Na Burundi's onafhankelijkheid van België in 1962 werd het land een monarchie. In 1966 werd de koning in een staatsgreep vervangen door een president. Toen de voormalige koning in 1972 vermoord werd, brak een burgeroorlog uit tussen Tutsi's en Hutu's in het land. Daarna losten de dictators elkaar met opeenvolgende staatsgrepen af. Begin 1994 kwam de president samen met zijn Rwandese collega om het leven toen hun vliegtuig werd neergeschoten. Daarop brak er in beide landen een burgeroorlog uit tussen Hutu's en Tutsi's waarbij honderdduizenden omkwamen.

In 2000 werd een overgangsregering opgericht, en pas in 2003 kwam die een staakt-het-vuren overeen met de rebellen. In juni 2004 kwam er een VN-vredesmacht, die tot 2006 bleef. Hierna laaiden de vijandelijkheden echter wederom op, totdat in augustus 2008 opnieuw een staakt-het-vuren werd getekend.

Inhoud[bewerken | brontekst bewerken]

Waarnemingen[bewerken | brontekst bewerken]
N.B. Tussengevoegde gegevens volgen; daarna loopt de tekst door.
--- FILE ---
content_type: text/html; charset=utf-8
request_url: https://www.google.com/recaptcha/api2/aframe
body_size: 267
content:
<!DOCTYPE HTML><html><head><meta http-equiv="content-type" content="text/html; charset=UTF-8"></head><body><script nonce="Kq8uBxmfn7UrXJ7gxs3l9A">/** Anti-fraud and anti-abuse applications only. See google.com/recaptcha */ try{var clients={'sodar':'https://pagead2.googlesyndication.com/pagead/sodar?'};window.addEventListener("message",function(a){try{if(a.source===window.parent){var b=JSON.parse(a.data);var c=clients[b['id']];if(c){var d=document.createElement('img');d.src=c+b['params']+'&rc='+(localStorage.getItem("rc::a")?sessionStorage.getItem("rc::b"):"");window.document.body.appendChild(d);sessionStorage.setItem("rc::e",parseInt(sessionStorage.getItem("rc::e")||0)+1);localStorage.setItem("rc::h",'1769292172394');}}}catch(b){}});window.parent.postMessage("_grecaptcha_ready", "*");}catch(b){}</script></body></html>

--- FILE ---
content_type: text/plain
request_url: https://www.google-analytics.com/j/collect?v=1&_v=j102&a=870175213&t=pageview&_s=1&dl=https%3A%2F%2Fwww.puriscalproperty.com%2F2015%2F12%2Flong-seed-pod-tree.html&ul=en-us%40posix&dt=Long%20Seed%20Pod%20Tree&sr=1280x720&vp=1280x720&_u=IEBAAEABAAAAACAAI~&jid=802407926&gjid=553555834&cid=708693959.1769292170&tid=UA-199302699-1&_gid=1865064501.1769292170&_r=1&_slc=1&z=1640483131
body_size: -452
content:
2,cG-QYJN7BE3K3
De Burundese overheid spande zich in om alle politieke partijen ruimte te geven en de dialoog te verbeteren. Het land had ook de nultolerantie ingevoerd tegen corruptie. Burundi zocht ook regionale aansluiting; zo bij de Economische Gemeenschap van Landen aan de Grote Meren, de Oost-Afrikaanse Gemeenschap en de Internationale Conferentie voor de Grote Merenregio. Voorts waren een ombudskantoor en een onafhankelijke nationale mensenrechtencommissie opgericht.

Desondanks was er ernstige bezorgdheid over mensenrechtenschendingen, waaronder politieke moorden en marteling, en beperkingen aan de burgervrijheden, vrijheid van meningsuiting, oppositie en media. In Burundi vonden ook aanvallen op de bevolking én het leger en depolitie plaats.

Handelingen[bewerken | brontekst bewerken]

Het mandaat van het BNUB (VN-kantoor) werd verlengd tot 15 februari 2013.

De Veiligheidsraad benadrukte voorts het belang van de hervorming van leger en politie in Burundi, de geprofessionaliseerd en versterkt moesten worden en opleiding mensenrechten moesten krijgen. Het land werd ook opgeroepen alles te doen om verdere mensenrechtenschendingen te voorkomen en voor gerechtigheid te zorgen.